Coarse-grained Dynamic Taint Analysis for Defeating Control and Non-control Data Attacks

TL;DR

This paper introduces a coarse-grained taint analysis method that efficiently detects both control and non-control data memory attacks with significantly reduced performance overhead, without needing source code or hardware modifications.

Contribution

It presents a novel one-bit taint propagation technique at the application data object level, improving detection coverage and performance over existing methods.

Findings

Detects all critical memory attacks including non-control data attacks

Reduces application slowdown to an average of 37%

Easier integration via run-time binary instrumentation

Abstract

Memory corruption attacks remain the primary threat for computer security.
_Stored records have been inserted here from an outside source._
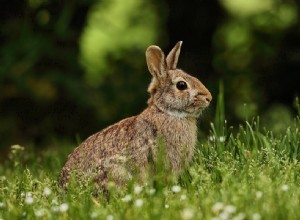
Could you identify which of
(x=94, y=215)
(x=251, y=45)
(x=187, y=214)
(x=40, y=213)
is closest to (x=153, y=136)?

Information flow tracking or taint analysis has been proven to be effective against most memory corruption attacks. However, there are two shortcomings with current taint analysis based techniques. First, these techniques cause application slowdown by about 76% thereby limiting their practicality. Second, these techniques cannot handle non-control data attacks i.e., attacks that do not overwrite control data such as return address, but instead overwrite critical application configuration data or user identity data. In this work, to address these problems, we describe a coarse-grained taint analysis technique that uses information flow tracking at the level of application data objects. We propagate a one-bit taint over each application object that is modified by untrusted data thereby reducing the taint management overhead considerably. We performed extensive experimental evaluation of our approach and show that it can detect all critical attacks such as buffer overflows, and format string attacks, including non-control data attacks. Unlike the currently known approaches that can detect such a wide range of attacks, our approach does not require the source code or any hardware extensions. Run-time performance overhead evaluation shows that, on an average, our approach causes application slowdown by only 37% which is an order of magnitude improvement over existing approaches. Finally, since our approach performs run-time binary instrumentation, it is easier to integrate it with existing applications and systems.